# hip dysplasia and raw?



## Anita11811 (May 10, 2011)

Hi, I have a 18 month old Male who, unfortunately, has been diagnosed with Dysplasia. I have been feeding him raw since he was about 13 months old, but i want to know of any good additives for meat to help with pain, inflammation, and just discomfort. Currently he eats either Beef, Chicken, turkey, or pork. With liver given 2 times a week. Is there any supplements or just something from the grocery store or pharmacy to add to make his bones 'last longer' and stronger? 

Thanks in advance


----------



## Jax08 (Feb 13, 2009)

I see good results with Dasuquinn w/MSM. Call your butcher and ask for the trachea when they butcher cows. I dehydrate them and give as a treat.

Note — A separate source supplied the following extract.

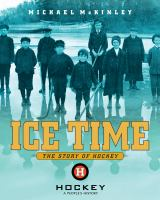Ice time :  the story of hockey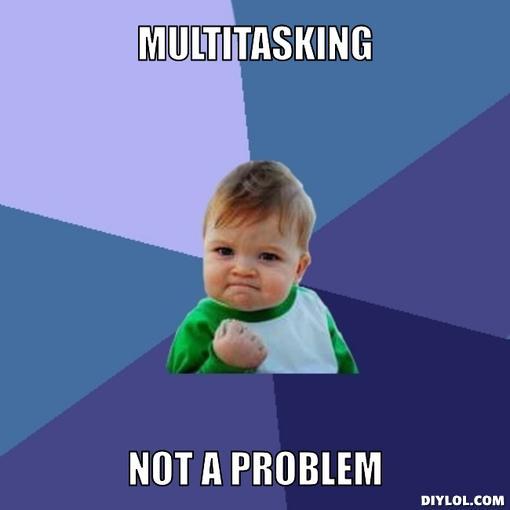 success-kid-meme-generator-multitasking-not-a-problem-145110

the problem is HD is the arthritis. You need to keep the inflammation down and supplement with things that are naturally in the joint...glucosamine, chondroitin, MSM, HA. Turmeric and Bromelain are good for inflammation,


----------



## Anita11811 (May 10, 2011)

Jax08 said:


> I see good results with Dasuquinn w/MSM. Call your butcher and ask for the trachea when they butcher cows. I dehydrate them and give as a treat.
> 
> the problem is HD is the arthritis. You need to keep the inflammation down and supplement with things that are naturally in the joint...glucosamine, chondroitin, MSM, HA. Turmeric and Bromelain are good for inflammation,


Thank you,but Would you be able to give me a link where to buy these things at? I would really appreciate it =]


----------



## Jax08 (Feb 13, 2009)

Do a google search. Many places sell them, amazon, vitacost,etc.


----------



## qbchottu (Jul 10, 2011)

Amazon sells Dasequin and many other supplements. I also like GlycoFlex, Cosequin and Liquid Health. All can be purchased from Amazon or retailers like 1800petmeds. I've seen some of these supplements in pet stores. 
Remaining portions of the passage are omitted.